EXERCISE DIRECTIONS:
Summarize the passage on photometric redshift testing below in two sentences.

>> Start PASSAGE SHOWN

We built 8 different training+testing sets by dividing our training sample according to the sources extension in the optical, and the amount of photometric data available: only optical (5 filters: ugriz), only optical+NIR (8 filters: ugrizJHK), only optical+MIR (7 filters: ugrizw1w2), and optical+NIR+MIR (10 filters: ugrizJHKw1w2). Figure 2 shows a comparison between spectroscopic and photometric redshifts for SDSS (left) and Pan-STARRS (right) training samples. Our test results are presented in the following table:

extended point-like extended point-like
# filters σNMAD η (%) σNMAD η (%) σNMAD η (%) σNMAD η (%)
5 0.071 18 0.076 29 0.063 13 0.138 41
7 0.057 14 0.064 19 0.038 6 0.088 25
8 0.054 12 0.057 20 0.052 9 0.074 26
10 0.046 9 0.049 14 0.036 4 0.062 17
Figure 2. Spectroscopic against photometric redshifts for SDSS (left) and Pan-STARRS (right) training samples. Blue triangles are point-like sources, red circles are extended sources.

Since TPZ gives the full PDF for the photometric redshifts, we can obtain more information on the reliability of the derived redshift for each particular source. An unimodal PDF, narrowly concentrated around its maximum is a sign of a reliable redshift estimate, while a multimodal PDF with several local maxima of similar height is a clear sign that the redshift is badly determined.

We calculated several parameters derived from the PDFs and we tested how a selection of sources based on these parameters affects the performance of our photo-z derivation.

Figure 3 presents the results of our statistical tests using the training+testing samples we described above, for the SDSS and Pan-STARRS samples. For each sample, we selected sources with PS or zConf greater or equal than a given value, and we calculated η, σNMAD, the percentage of rejected sources with respect to the total number of sources in the full training sample (i.e. without any filtering), and the percentage of rejected sources that are not outliers with respect to the number of rejected sources. Note that Npeaks is one if PS is one, therefore a Npeaks-based selection (Npeaks=1) is equivalent to selecting sources with PS=1.

There is an obvious trade-off between selecting high confidence photometric redshifts and the final number of sources in the sample. Finding a compromise between these two factors is therefore necessary. No filtering based on this kind of quality criteria was applied in the final version of XMMPZCAT. We included our estimates of this parameters in the catalogue, and is up to the final user to apply the quality selection best suited for the pursued scientific goals.

>> End PASSAGE SHOWN
>> Start MATERIAL

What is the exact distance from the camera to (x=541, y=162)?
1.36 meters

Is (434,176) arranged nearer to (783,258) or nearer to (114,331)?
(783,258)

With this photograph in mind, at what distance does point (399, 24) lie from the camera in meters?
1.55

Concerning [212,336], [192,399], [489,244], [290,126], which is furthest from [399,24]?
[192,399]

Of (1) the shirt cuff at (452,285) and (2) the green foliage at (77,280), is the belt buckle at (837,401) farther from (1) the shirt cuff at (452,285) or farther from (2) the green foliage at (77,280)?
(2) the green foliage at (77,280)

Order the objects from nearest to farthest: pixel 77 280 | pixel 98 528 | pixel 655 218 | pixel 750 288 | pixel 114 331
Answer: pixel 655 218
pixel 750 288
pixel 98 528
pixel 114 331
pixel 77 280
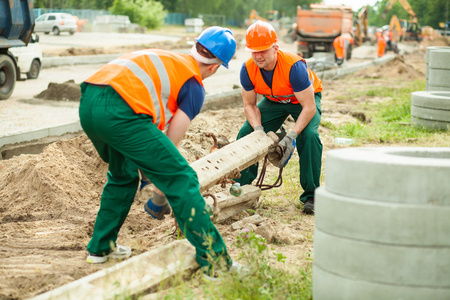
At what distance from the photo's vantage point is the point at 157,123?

>> End MATERIAL
>> Start MATERIAL

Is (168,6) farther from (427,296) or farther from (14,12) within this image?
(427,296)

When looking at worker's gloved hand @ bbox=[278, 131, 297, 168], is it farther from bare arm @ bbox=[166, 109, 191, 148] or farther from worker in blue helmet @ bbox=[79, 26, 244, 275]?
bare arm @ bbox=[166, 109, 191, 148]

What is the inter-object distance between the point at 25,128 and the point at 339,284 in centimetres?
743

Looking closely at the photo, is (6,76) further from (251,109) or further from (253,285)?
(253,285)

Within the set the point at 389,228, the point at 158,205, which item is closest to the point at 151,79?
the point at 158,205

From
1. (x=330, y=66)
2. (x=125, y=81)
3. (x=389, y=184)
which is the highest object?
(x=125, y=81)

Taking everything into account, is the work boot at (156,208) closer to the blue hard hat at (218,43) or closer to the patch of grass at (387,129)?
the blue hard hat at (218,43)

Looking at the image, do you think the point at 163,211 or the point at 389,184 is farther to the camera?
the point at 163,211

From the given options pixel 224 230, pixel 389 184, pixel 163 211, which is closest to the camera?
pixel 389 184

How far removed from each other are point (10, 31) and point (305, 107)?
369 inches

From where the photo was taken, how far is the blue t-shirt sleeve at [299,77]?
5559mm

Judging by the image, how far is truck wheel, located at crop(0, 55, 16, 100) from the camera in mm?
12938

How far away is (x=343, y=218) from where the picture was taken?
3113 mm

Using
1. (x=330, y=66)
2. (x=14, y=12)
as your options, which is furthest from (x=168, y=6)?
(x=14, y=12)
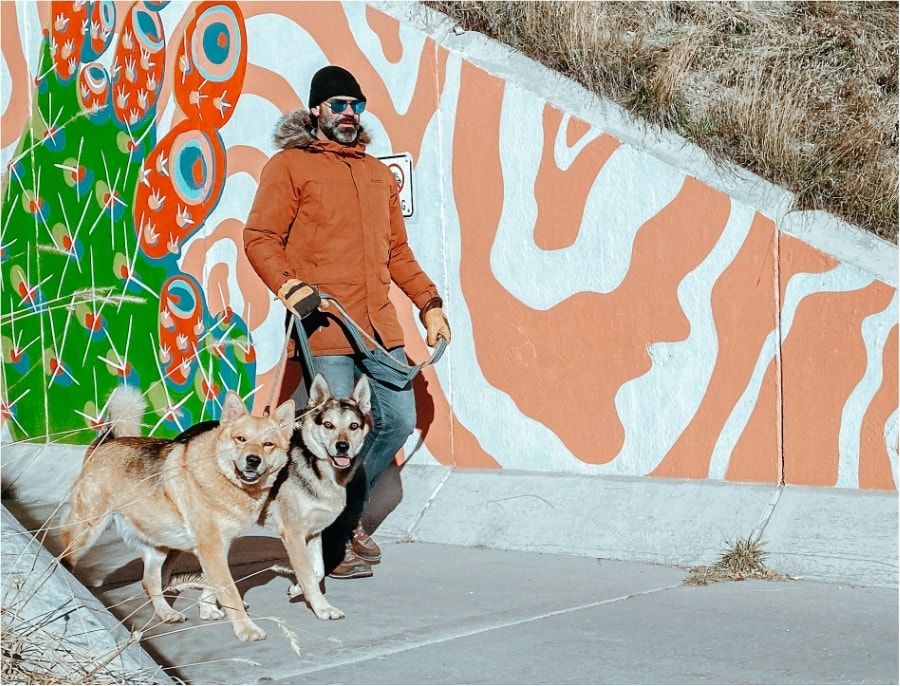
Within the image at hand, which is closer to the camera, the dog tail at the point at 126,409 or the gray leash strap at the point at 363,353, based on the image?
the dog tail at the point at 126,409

>> End MATERIAL

FINISHED ANSWER:
Eight training and testing sets were built by splitting the sample by optical source extension and by the available photometry (optical only, optical plus NIR, optical plus MIR, or all three). TPZ's full photometric redshift PDFs also signal reliability, but selecting sources by PDF-derived parameters trades higher confidence against fewer sources, so no such filtering was applied in the final XMMPZCAT, and the parameter estimates were instead included in the catalogue for users to apply.